After "vacuum analyse":
infogettable=# SELECT move_id,move_number,player_id,move_date from
bg_moves where game_id=9;
 move_id | move_number | player_id |       move_date        
---------+-------------+-----------+------------------------
      84 |           5 |        14 | 2001-05-02 17:17:23+02
      87 |           6 |         4 | 2001-05-02 20:40:14+02
      91 |           7 |        14 | 2001-05-02 21:36:55+02
      93 |           8 |         4 | 2001-05-02 22:04:42+02
      94 |           9 |        14 | 2001-05-02 22:11:12+02
      95 |          10 |         4 | 2001-05-02 22:25:22+02
*** I suppose I did it here! ***
      76 |           2 |         4 | 2001-05-02 11:29:28+02
      77 |           3 |        14 | 2001-05-02 13:12:15+02
      79 |           4 |         4 | 2001-05-02 13:18:46+02
(9 rows)
infogettable=# SELECT move_id,move_number,player_id,move_date from 
bg_moves where game_id=9 order by move_number;
 move_id | move_number | player_id |       move_date        
---------+-------------+-----------+------------------------
      76 |           2 |         4 | 2001-05-02 11:29:28+02
      77 |           3 |        14 | 2001-05-02 13:12:15+02
      79 |           4 |         4 | 2001-05-02 13:18:46+02
      84 |           5 |        14 | 2001-05-02 17:17:23+02
      87 |           6 |         4 | 2001-05-02 20:40:14+02
      91 |           7 |        14 | 2001-05-02 21:36:55+02
      93 |           8 |         4 | 2001-05-02 22:04:42+02
      94 |           9 |        14 | 2001-05-02 22:11:12+02
      95 |          10 |         4 | 2001-05-02 22:25:22+02
(9 rows)
Comments will be highly appreciated,
Surely without an order by clause, nothing about the order of rows
returned by an SQL select can be guaranteed or assumed, by definition.
What you get back is a *set* of tuples.  So I'd say it's not so much a
matter of 'vacuum analyze' breaking anything, more of your code making
an assumption that it simply ought not to make in the SQL world?
Collapse
Posted by Don Baccus on
Jonathon's 100% right.  This is a common mistake made by people used to the sequential processing paradigm of standard procedural languages.

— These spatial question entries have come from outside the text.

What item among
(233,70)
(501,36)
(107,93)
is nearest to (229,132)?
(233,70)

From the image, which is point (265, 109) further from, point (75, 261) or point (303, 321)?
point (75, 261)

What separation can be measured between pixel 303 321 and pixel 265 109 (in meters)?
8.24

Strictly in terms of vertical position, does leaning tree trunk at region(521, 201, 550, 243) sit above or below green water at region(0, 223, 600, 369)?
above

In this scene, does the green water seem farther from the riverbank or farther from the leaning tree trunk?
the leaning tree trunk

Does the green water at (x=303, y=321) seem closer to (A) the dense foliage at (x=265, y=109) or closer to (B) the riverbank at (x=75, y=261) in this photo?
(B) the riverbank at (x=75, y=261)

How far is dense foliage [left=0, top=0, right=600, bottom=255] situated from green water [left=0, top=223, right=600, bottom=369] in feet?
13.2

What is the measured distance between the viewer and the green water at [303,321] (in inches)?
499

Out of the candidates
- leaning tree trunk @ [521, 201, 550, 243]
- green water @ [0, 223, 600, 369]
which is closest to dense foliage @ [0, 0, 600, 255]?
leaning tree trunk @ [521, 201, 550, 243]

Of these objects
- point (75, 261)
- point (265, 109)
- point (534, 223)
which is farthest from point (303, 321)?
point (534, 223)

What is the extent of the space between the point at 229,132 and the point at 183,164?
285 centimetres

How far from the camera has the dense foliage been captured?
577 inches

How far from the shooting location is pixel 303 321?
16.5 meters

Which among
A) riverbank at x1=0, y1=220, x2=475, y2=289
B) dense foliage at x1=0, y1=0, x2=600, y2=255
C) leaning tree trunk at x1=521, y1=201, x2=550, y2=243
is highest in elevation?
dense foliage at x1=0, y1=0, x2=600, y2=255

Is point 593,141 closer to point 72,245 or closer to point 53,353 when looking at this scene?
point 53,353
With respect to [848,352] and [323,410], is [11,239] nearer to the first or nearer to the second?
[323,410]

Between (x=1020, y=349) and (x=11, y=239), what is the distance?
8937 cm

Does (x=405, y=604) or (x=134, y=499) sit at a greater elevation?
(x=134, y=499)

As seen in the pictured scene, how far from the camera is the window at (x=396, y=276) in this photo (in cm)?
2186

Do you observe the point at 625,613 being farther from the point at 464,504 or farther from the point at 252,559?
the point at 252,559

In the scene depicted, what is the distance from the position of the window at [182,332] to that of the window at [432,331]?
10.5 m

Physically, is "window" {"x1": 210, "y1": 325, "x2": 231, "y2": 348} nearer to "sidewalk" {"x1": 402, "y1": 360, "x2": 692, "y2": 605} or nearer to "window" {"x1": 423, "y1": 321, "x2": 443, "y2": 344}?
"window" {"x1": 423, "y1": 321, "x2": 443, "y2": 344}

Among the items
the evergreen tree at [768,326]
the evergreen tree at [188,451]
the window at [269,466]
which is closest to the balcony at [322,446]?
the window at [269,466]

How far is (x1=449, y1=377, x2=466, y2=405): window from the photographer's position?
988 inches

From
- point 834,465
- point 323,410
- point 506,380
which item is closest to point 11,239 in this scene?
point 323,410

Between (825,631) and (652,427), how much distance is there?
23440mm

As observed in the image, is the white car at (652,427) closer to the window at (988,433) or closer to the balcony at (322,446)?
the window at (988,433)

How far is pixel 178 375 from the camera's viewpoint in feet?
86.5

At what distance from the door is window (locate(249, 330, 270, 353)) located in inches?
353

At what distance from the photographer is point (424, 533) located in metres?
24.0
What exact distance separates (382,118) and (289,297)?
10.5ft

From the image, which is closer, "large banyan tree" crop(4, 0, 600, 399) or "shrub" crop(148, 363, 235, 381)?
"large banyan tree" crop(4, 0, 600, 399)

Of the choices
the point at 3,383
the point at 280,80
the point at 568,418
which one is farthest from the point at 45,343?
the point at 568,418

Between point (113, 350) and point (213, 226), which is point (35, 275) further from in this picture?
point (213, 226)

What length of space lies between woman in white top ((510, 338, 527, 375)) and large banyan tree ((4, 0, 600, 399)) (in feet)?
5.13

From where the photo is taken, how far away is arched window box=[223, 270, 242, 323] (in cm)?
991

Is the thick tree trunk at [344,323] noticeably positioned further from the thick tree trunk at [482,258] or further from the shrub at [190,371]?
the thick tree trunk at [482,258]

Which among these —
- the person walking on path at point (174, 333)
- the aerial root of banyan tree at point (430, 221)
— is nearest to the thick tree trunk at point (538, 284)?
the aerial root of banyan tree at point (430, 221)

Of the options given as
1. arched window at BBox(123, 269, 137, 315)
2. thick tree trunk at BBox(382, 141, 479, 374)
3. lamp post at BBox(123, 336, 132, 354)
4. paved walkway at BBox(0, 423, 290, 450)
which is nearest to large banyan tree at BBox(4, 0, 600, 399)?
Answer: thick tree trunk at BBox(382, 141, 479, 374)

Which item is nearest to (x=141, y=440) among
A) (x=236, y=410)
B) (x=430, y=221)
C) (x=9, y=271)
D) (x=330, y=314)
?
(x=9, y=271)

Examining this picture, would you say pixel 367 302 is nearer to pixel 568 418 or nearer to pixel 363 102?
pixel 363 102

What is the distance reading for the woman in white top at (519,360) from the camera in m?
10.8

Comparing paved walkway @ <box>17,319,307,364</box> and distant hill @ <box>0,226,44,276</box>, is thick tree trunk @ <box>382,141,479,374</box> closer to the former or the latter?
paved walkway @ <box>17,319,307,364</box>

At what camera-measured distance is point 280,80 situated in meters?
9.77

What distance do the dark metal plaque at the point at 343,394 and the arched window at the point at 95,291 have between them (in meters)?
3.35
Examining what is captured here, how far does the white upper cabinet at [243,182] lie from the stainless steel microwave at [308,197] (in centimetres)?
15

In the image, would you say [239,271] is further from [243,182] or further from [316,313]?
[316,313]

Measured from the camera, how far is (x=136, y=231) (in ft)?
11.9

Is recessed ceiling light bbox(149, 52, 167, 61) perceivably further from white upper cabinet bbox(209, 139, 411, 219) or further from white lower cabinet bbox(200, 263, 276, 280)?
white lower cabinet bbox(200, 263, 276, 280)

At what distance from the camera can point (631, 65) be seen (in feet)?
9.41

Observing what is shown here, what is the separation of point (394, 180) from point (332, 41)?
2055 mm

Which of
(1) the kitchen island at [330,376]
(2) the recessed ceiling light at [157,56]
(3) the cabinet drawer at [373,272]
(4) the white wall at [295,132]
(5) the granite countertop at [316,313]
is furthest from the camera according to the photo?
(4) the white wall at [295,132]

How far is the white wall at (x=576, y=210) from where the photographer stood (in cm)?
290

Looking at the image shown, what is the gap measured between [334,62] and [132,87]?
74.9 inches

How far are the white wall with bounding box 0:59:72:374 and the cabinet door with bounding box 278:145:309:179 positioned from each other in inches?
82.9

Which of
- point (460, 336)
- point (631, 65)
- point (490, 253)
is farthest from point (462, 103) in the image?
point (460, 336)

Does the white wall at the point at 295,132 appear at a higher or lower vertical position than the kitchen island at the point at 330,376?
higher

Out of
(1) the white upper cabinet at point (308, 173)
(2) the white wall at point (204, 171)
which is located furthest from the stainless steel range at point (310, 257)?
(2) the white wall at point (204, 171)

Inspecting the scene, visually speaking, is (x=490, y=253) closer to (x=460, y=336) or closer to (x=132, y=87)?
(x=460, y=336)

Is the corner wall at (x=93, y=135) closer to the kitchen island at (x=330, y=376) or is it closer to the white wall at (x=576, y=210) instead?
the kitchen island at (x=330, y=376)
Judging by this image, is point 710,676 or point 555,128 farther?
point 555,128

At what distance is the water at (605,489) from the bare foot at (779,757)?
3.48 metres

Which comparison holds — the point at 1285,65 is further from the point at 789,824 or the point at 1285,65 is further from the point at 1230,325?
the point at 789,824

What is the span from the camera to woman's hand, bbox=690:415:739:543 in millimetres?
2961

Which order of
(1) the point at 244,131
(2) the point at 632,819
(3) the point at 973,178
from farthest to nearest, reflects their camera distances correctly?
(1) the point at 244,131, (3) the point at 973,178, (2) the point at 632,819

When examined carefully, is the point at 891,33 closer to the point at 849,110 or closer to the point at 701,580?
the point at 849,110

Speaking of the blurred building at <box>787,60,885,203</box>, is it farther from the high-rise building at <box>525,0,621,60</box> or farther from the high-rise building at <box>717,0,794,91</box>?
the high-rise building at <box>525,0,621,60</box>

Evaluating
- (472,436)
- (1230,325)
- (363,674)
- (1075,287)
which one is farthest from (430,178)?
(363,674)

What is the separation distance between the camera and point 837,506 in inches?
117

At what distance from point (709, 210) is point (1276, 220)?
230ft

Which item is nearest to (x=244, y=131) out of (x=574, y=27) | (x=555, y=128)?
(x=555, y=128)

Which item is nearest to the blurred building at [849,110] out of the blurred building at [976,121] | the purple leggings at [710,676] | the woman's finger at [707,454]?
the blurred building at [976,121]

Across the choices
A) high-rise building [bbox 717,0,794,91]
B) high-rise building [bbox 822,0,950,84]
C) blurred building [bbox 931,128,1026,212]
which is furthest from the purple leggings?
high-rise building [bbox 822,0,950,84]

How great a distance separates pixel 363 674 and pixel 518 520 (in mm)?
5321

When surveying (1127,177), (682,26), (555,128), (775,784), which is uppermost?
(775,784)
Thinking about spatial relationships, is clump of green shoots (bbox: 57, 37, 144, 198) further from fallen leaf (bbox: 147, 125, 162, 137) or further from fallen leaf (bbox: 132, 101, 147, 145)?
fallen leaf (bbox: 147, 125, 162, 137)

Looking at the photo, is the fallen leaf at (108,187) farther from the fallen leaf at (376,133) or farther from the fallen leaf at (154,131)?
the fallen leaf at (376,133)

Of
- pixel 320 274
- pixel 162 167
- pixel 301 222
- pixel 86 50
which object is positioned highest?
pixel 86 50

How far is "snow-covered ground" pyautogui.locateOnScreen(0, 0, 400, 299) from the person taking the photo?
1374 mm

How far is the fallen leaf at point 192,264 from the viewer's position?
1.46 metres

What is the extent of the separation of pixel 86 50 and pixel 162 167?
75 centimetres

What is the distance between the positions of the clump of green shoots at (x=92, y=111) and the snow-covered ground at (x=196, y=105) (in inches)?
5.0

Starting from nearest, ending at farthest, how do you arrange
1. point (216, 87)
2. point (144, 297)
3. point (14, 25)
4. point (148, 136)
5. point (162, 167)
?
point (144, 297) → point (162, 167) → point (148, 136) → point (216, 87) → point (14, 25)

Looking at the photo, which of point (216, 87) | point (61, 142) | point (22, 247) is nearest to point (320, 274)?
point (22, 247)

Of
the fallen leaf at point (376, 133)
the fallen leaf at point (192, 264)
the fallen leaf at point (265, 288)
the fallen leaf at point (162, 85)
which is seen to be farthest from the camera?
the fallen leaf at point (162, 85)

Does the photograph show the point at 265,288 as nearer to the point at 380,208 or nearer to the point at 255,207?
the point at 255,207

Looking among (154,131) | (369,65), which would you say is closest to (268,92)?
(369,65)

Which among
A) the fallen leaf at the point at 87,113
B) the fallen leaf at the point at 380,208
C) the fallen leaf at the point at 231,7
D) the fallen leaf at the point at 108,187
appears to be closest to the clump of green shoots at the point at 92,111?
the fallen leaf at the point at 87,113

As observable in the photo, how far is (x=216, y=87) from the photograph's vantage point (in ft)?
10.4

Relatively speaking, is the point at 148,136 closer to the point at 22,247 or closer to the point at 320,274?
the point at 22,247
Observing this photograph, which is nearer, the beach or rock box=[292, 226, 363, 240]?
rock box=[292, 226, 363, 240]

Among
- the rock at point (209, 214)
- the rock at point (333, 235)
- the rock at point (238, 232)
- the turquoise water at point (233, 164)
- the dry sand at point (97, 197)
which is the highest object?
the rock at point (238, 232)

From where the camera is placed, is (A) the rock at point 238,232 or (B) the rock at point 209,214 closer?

Sets are unordered.  SQL operators work on unordered sets and return unordered sets.  The only way to get an ordered result is to use an "order by" clause on the set returned by your query.  The fact that you were getting what appeared to you to be a correct result was simply luck.

This leads to some interesting implications, i.e. it explains why "order by" is not allowed on subselects ...

Collapse
Posted by Ola Hansson on
I see...Thanks!

Will the query be much faster if the "order by" is made on the indexed primary key (move_id) in comparison to having it on move_number which isn't indexed? (I expect holding quite a number of rows in this table, down the road).

Don is the expert on this stuff around here; I'd say that since your query uses a where clause involving game_id = 9, having an index on that game_id field would probably make more difference as the table grows than whatever you order on -- the number of moves per game will presumably stay within reasonably small bounds, so ordering moves from a single game isn't likely to be as expensive as simply finding all the moves from a game in the first place from a table containing thousands or tens of thousands of games.

Once you get comfortable with SQL itself, you can use the EXPLAIN command to get you information on how PostgreSQL will plan to execute your queries, and then create an index, or rewrite the query, or whatever, to improve performance.

But getting the thing working right should probably take precedence over worrying about how fast it will go.

One place to start learning more about SQL's approach to life would be Phil Greenspun's online book SQL for Web Nerds.

however if you do have a significant number of moves in a game, it will help to have an index on the order by column, so that may be something to keep in mind down the road.

One thing I remember is that Oracle would ignore an index for an order by, even with a hint to the optimizer, unless you add a do-nothing comparison, e.g. "... and move_number > 0" to the where clause.  Don't know if PG is dumb the same way.